Sur le terrain, les retours sont bons. Pascal Chauvet, infirmier, qui exerce en Charente-Maritime, sur le territoire de Saintonge, travaille au sein d’une MSP qui regroupe quinze professionnels (dont trois médecins, cinq infirmiers, trois pharmaciens, une psychologue). « Le principal intérêt est de disposer de davantage de temps de concertation avec les équipes, et de pouvoir être rémunéré pour faire de la prévention et du dépistage. Par exemple, nous avons mené des actions de type “mieux manger, mieux bouger” auprès des écoliers du primaire et du secondaire, ainsi que des actions de sensibilisation auprès des jeunes pour réduire leur temps passé devant les écrans », ajoute-t-il.

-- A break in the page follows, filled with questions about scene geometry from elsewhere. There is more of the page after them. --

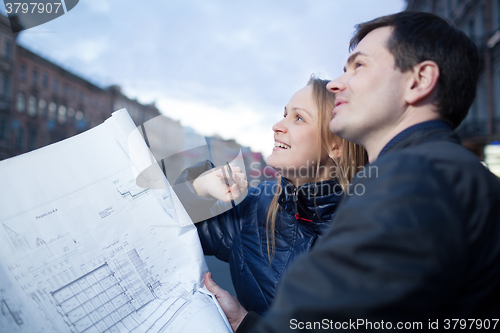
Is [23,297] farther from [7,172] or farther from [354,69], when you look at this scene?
[354,69]

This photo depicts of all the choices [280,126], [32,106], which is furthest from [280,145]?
[32,106]

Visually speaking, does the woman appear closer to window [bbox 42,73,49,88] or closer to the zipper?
the zipper

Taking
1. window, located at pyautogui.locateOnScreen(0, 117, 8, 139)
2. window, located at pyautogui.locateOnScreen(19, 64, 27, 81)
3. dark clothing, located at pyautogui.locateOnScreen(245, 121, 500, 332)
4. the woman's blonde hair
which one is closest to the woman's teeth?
the woman's blonde hair

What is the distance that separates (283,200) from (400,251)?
900 millimetres

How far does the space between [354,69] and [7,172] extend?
103cm

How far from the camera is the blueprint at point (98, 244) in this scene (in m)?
0.70

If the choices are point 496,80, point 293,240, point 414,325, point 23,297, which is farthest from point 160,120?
point 496,80

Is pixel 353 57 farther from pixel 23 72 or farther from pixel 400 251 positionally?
pixel 23 72

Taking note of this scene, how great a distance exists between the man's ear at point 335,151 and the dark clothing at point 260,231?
0.20 meters

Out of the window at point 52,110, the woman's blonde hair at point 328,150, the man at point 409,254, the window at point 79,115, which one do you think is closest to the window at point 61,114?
the window at point 52,110

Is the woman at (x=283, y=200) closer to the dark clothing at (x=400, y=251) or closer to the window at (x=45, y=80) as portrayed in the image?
the dark clothing at (x=400, y=251)

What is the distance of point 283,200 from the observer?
1312 millimetres

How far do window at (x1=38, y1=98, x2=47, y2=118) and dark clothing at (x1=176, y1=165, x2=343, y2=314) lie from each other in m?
36.7

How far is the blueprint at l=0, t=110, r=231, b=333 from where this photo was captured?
0.70 metres
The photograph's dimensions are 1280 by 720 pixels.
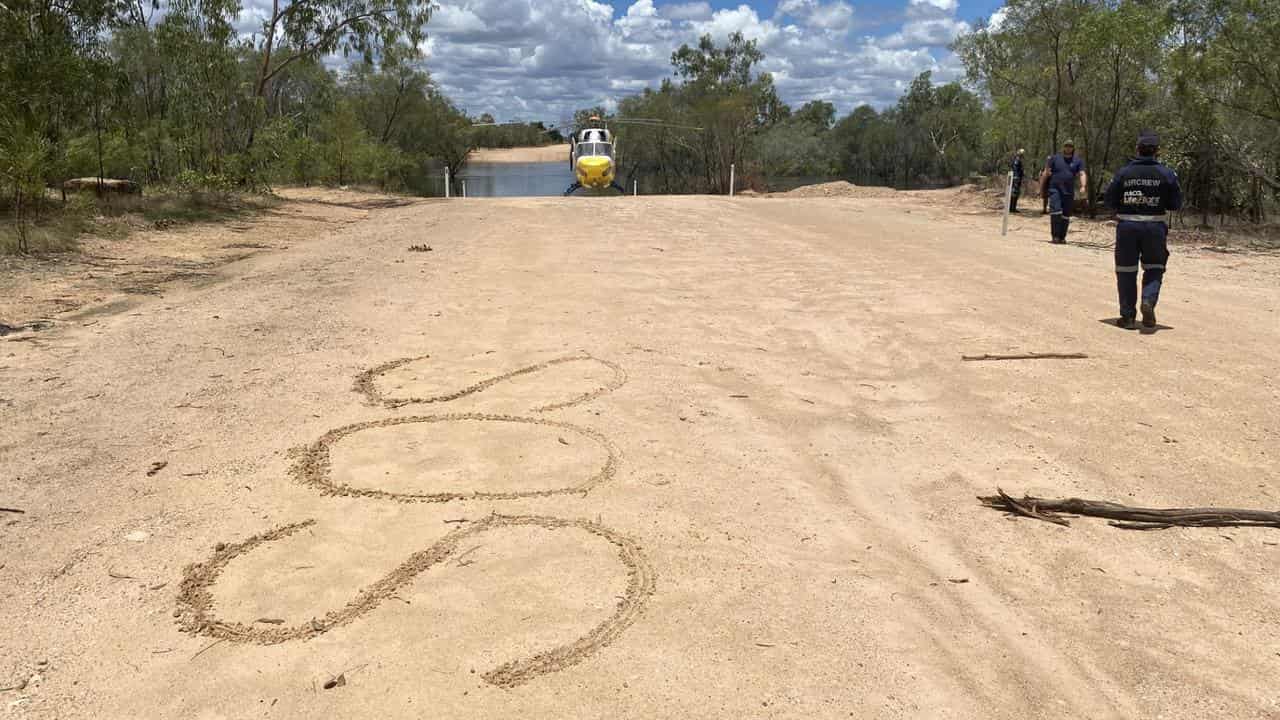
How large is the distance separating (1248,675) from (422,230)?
15.1 metres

Il apprécie aussi « le bâtiment commun, qui crée du lien ». Et ce n’est pas un détail. « Il ne faut jamais oublier l’importance de la machine à café dans les organisations humaines. Elle permet de se dire entre collègues : “ah, ce matin j’ai vu madame X, elle n’est pas en forme, il faudrait faire particulièrement attention à elle ces jours-ci” », ajoute-t-il. Ces MSP présentent aussi un autre intérêt pour les infirmiers : « Ils peuvent mettre en pratique leur formation en prévention, ce qui n’est pas toujours rémunéré ailleurs », observe Pascal Chauvet.

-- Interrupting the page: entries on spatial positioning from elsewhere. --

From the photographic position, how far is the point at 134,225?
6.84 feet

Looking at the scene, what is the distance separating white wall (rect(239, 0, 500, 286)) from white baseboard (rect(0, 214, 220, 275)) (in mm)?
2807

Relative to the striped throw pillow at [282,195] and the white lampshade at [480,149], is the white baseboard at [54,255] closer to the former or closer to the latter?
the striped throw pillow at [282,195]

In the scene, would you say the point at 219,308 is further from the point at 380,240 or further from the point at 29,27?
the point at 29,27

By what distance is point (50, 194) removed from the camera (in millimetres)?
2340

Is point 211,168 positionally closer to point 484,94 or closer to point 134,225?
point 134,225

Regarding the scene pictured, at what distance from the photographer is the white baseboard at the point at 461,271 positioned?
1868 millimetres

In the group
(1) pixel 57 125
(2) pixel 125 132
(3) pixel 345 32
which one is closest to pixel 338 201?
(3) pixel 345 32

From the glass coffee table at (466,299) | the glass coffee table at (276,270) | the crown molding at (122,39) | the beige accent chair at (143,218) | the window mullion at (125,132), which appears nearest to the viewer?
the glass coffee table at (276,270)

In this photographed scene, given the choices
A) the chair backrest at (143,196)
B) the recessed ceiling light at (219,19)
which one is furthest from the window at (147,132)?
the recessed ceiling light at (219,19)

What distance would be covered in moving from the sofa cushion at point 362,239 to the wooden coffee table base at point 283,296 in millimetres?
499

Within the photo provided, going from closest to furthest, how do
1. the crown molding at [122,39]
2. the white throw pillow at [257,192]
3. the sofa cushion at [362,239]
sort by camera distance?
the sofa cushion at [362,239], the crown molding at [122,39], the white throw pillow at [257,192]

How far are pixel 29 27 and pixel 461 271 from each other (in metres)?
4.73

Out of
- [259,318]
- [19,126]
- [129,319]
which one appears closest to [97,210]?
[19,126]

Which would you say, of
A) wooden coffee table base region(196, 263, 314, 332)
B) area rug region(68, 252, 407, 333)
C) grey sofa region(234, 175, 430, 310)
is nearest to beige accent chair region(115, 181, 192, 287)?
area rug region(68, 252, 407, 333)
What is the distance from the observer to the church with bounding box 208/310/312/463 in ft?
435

Pour accompagner leur essor, ces maisons de santé pluripro ont pu bénéficier du soutien des associations de patients, réunies dans le collectif France Assos Santé. Gérard Raymond, son président, a cosigné en novembre 2021, avec Pascal Gendry, le président d’AvecSanté, un « manifeste pour refonder les soins primaires » qui mettait les pieds dans le plat en soulignant qu’à cette date, « seuls six millions de patients (pouvaient) bénéficier d’une offre pluri­professionnelle » et en appelant les pouvoirs publics à « impulser le changement ». Ils n’y ménageaient pas leurs critiques vis-à-vis de certains syndicats de médecins : « Le développement des MSP, qui dépend de négociations nationales, est aujourd’hui tributaire d’intérêts monoprofessionnels, éloignés des préoccupations actuelles autour du travail d’équipe et de la participation des usagers ». Le sous-titre du manifeste était à la limite de la provocation vis-à-vis de leurs confrères qui exercent seuls, en cabinet de ville : « passer de l’exercice solitaire à l’exercice solidaire ».

Une tendance accélérée par l’avenant ?

Les pouvoirs publics et une majorité de syndicats leur ont donné en partie raison. Après de longs mois de négociations a été signé, le 4 mars 2022, un avenant 1 à l’accord conventionnel interprofessionnel (ACI) relatif aux structures de santé pluriprofessionnelles, qui datait d’avril 2017. Le texte, publié au Journal officiel début août, a été signé entre l’Assurance maladie d’une part et 27 syndicats représentatifs (soit une majorité sur les 47 syndicats représentatifs) d’autre part. Parmi lesquels MG France, la CSMF, la Fédération des médecins de France. Sa mise en œuvre est effective à la mi-décembre 2022, selon le Dr Gendry.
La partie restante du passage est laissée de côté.